17. Further, though Ex.P15 (statement of commission claims for 1988 sales) indicates that the defendant Company raised invoices on 18.05.1989 and 22.08.1989, the same clearly shows that those invoices have been raised in the name of M/s.Straw Products Ltd. The nature of the documents mentioned in Ex.P15 also differs from the actual commission the plaintiff is entitled even as per his pleadings, and further, there is no correlation between Ex.P15 and Ex.P17-invoice also. Similarly, Ex.P18-invoice issued by the defendant is only in favour of Tamil Nadu Newsprint and Papers Limited for a quantity of 1800 kg, whereas, in the statement relied upon by the plaintiff (Ex.P15), it is mentioned as only 800 kg. Further, the statement of accounts (Ex.P15) relied upon by the plaintiff is not authenticated by anyone and therefore, the same is not established.

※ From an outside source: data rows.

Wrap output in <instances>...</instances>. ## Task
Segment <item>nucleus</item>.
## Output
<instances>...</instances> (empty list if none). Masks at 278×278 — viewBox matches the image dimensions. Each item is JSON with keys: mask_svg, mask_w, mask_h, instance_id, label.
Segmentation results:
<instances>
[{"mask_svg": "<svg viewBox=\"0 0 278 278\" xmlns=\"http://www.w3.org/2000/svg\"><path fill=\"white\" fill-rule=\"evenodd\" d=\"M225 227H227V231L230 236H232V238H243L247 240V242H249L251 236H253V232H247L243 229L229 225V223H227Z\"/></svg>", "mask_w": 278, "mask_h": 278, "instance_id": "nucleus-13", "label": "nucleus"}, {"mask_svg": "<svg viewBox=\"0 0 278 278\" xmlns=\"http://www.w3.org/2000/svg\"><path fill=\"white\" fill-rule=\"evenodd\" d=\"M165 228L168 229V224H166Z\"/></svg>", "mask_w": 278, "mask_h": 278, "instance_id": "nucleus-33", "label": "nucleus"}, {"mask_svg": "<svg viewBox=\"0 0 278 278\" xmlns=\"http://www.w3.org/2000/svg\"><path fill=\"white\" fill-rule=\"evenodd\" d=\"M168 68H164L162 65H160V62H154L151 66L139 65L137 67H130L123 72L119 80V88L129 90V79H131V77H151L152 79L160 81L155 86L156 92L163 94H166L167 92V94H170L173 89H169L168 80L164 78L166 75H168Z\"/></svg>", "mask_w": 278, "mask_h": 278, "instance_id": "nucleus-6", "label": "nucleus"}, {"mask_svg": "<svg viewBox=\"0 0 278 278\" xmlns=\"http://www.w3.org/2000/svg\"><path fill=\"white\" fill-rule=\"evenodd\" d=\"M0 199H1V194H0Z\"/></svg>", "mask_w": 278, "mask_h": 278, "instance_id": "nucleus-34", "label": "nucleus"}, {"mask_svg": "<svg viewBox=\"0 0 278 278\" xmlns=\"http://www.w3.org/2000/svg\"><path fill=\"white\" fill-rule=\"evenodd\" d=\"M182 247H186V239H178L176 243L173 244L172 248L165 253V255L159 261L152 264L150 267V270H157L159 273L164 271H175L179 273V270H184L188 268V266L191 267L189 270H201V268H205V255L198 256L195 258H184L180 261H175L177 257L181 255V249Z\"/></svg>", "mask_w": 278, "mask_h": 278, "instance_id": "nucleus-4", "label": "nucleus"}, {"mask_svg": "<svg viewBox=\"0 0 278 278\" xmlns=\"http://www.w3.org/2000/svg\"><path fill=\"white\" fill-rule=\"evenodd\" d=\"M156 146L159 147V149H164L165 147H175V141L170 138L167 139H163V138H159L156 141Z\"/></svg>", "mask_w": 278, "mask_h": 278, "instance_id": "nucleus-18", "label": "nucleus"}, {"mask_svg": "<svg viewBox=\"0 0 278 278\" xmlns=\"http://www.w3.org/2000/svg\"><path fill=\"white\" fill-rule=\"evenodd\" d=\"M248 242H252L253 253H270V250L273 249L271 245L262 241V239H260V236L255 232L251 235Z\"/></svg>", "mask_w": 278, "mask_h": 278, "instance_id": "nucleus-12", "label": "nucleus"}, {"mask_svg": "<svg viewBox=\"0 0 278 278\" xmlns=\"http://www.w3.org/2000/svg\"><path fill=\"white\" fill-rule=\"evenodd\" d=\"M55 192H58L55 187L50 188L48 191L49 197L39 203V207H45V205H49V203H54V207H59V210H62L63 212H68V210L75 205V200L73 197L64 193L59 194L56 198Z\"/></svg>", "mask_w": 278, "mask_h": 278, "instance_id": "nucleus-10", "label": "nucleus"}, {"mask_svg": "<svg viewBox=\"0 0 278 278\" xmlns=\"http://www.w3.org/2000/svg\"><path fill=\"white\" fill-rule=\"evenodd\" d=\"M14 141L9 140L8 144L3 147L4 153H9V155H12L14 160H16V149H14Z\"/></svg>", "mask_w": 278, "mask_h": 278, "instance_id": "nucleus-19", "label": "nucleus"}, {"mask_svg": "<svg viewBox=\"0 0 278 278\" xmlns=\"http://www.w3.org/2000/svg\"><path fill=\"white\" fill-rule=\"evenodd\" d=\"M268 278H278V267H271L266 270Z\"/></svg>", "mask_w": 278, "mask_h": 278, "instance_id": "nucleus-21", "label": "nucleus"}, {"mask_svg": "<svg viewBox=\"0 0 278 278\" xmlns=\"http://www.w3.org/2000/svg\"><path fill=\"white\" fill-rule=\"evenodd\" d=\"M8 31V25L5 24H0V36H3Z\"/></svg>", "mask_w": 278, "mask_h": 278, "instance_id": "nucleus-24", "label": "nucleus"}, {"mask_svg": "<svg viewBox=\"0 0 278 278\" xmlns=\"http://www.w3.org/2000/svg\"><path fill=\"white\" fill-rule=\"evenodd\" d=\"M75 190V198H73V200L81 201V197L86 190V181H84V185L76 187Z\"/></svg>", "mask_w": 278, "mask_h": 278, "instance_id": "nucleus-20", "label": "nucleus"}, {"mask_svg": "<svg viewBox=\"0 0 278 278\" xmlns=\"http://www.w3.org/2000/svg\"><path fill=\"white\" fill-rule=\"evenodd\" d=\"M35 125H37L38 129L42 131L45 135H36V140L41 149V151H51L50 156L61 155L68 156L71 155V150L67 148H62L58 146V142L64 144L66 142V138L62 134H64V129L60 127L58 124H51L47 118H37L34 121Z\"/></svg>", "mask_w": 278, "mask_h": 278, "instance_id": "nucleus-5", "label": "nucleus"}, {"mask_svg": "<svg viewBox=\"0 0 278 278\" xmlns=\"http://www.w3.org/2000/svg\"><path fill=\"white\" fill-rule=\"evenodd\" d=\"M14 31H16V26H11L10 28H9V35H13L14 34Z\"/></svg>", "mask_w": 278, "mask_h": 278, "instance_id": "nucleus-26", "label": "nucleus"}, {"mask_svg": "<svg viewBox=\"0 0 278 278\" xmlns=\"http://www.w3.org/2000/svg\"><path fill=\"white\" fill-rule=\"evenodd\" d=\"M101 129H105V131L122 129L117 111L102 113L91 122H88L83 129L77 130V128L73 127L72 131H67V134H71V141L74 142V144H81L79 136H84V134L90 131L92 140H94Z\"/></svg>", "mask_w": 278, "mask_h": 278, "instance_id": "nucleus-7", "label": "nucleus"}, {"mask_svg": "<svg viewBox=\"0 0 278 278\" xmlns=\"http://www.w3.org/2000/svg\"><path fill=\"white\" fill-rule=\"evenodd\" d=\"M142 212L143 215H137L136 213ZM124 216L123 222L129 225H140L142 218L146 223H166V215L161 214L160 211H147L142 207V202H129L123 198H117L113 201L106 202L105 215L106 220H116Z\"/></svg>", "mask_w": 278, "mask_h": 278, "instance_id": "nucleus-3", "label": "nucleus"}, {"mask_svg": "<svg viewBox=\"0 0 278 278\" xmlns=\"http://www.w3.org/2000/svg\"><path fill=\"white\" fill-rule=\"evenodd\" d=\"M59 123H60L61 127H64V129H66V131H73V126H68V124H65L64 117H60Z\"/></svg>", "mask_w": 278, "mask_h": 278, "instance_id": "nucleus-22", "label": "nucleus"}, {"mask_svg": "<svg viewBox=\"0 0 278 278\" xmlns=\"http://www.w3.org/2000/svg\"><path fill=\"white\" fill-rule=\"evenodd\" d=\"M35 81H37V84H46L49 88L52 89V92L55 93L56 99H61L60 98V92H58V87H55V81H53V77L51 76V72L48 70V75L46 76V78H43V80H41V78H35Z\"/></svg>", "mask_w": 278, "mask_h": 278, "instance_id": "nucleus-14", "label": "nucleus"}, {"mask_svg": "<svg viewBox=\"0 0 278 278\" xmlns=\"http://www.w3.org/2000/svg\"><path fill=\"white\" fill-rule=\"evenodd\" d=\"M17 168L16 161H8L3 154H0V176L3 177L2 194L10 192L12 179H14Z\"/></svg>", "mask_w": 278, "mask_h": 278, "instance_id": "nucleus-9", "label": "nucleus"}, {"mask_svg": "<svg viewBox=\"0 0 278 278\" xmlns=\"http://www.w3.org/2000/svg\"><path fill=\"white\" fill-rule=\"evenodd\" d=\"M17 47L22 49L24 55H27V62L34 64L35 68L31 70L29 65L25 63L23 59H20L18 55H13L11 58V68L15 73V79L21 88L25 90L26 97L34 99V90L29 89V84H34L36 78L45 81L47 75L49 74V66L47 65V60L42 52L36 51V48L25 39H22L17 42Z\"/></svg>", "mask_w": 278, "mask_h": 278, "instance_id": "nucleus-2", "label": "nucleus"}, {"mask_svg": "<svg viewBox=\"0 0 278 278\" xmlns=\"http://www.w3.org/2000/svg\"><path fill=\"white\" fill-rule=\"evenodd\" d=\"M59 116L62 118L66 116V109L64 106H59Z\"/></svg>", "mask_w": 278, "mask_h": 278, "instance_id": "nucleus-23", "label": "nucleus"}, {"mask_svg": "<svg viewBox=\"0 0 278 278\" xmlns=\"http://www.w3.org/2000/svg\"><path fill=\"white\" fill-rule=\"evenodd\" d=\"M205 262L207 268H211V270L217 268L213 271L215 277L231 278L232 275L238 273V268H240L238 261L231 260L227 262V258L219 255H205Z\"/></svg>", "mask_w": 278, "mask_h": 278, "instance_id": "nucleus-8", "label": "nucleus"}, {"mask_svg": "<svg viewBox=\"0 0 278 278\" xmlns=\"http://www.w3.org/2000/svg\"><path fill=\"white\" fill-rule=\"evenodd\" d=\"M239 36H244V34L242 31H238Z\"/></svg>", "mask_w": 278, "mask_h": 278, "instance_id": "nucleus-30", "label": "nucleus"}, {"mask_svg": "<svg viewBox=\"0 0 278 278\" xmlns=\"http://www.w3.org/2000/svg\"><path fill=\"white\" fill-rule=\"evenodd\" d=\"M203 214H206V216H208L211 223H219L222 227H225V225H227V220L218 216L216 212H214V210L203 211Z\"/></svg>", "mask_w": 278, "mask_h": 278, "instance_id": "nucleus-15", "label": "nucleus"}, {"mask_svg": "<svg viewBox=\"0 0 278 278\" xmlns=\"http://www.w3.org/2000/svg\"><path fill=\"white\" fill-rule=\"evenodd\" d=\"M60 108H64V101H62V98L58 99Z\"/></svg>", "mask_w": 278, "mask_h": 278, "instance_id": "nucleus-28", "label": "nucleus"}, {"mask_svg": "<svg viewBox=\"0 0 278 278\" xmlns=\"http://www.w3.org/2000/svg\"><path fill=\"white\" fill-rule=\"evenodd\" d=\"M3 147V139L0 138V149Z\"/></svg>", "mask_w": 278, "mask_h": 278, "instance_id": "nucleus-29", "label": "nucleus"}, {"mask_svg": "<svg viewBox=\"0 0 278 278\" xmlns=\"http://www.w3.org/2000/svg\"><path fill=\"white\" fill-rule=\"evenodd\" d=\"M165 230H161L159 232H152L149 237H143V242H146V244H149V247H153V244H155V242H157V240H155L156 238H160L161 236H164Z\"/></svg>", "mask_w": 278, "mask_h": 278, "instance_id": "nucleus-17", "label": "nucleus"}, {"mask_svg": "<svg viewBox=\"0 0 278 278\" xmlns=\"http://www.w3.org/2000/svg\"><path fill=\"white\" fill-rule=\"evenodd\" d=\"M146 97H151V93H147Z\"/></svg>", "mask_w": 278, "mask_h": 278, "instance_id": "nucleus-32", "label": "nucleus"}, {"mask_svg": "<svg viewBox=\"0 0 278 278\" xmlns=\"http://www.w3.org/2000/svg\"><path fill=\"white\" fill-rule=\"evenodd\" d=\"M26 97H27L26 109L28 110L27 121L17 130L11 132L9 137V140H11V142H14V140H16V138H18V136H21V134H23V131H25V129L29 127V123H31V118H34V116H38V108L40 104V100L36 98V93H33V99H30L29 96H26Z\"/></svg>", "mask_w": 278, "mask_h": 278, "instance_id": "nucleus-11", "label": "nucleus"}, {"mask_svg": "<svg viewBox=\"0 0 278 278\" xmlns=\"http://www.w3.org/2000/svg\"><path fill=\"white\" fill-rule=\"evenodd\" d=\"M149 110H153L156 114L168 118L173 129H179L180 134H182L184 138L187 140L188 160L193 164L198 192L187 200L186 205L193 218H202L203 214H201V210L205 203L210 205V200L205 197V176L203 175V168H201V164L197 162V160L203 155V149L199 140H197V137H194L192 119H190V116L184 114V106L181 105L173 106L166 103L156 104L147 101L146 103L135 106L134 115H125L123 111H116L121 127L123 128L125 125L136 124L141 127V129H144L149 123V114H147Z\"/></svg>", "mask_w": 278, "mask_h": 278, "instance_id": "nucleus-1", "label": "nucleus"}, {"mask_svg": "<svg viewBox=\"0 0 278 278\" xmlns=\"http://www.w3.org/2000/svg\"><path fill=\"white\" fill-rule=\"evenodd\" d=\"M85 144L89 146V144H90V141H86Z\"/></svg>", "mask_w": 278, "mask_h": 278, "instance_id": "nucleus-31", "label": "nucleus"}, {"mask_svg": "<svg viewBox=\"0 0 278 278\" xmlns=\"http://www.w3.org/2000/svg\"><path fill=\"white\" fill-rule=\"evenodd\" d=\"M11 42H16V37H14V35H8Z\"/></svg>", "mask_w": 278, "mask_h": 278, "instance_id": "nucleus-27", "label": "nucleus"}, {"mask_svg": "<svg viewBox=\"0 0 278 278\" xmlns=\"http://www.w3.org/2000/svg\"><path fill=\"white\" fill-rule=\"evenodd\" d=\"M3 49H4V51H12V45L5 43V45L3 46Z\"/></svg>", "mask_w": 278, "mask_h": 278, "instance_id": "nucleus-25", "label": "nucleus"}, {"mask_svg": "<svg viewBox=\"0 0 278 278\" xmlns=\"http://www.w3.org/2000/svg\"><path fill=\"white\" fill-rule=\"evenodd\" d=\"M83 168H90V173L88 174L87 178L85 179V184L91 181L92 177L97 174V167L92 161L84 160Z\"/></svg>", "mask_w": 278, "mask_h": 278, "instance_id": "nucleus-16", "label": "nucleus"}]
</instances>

18. Though Exs.P19 to P21 have been filed to show that certain amounts have been paid towards commission, we have already indicated that there was an ad-hoc arrangement prior to the defendant insisting for written contract. Therefore, merely because certain payments have been made on temporary basis prior to the defendant insisting for the written contract, it cannot be concluded that an oral agreement should continue forever, particularly the defendant being a Company.
19. As the entries in Exs.P22 to P24 have not been proved and no amount whatsoever paid, merely on the basis of some earlier temporary arrangement between the parties, we are of the view that the plaintiff is not entitled to recovery of amount in the absence of any clinching evidence to prove the concluded contract between the parties.
20. Exs.P13 and P14 (legal notice and reply notice), when carefully perused, make it clear that the defendant has settled the amount upto 31.03.1992. As the plaintiff did not sign the contract as requested by the defendant under Ex.P1, no amount has been paid later. Whereas, the plaintiff insisted upon payment only as per the earlier discussion made between the parties. Though it is contended by the plaintiff that, one Rajagopalan, who had discussion with the plaintiff and who was the competent person, has not chosen to examine himself and therefore, adverse inference has to be drawn against him, it is relevant to note that, merely because one of the Directors or officer in-charge has participated in the meeting, in the absence of any minutes evidencing the discussions, merely because the said person has not been examined, adverse inference cannot be drawn against him. The plaintiff has come up to the Court for recovery of money with a definite allegation that there was a concluded contract. Therefore, it is for him to establish the concluded contract and the nature of the amount payable based on authenticated accounts, which has not been done in this case as held supra. Therefore, both the points are answered against the plaintiff.
21. As a result, we do not find any merit in this Appeal. Accordingly, this Appeal is dismissed. No costs.